▶ **How to complete this task**: The reply must contain exactly the lines below from the one with "27일 본회의 표결 가능" down to the one with "淄博持续高温天气将缓解 雷雨大风来降温", both included, and nothing more; please omit the pictures.

▶ **Exercise data**:

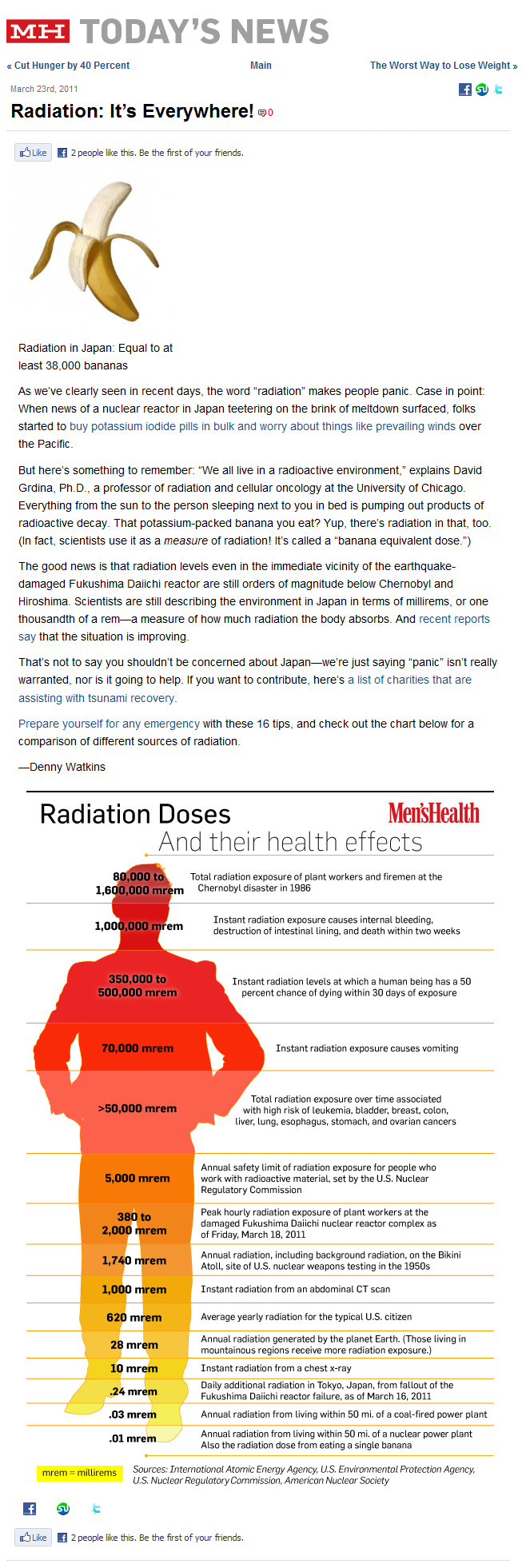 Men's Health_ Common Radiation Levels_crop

==

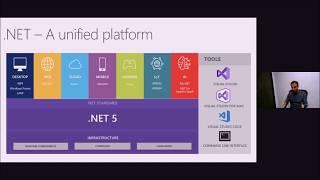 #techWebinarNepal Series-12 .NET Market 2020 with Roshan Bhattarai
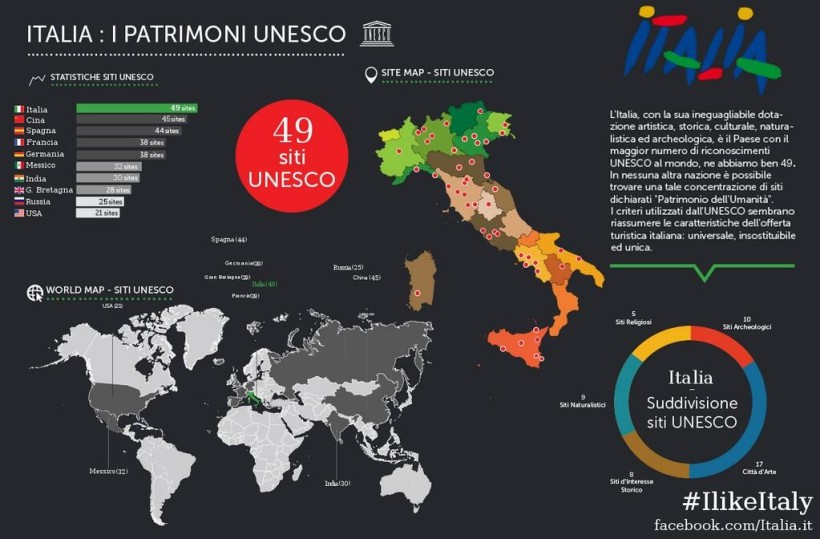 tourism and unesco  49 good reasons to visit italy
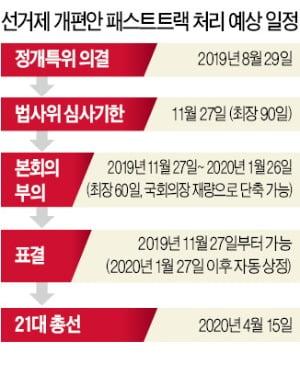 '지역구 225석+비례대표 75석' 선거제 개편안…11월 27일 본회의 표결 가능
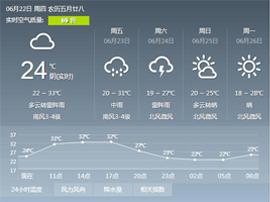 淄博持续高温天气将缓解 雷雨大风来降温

▶ **Solution to this exercise**:
 '지역구 225석+비례대표 75석' 선거제 개편안…11월 27일 본회의 표결 가능
 淄博持续高温天气将缓解 雷雨大风来降温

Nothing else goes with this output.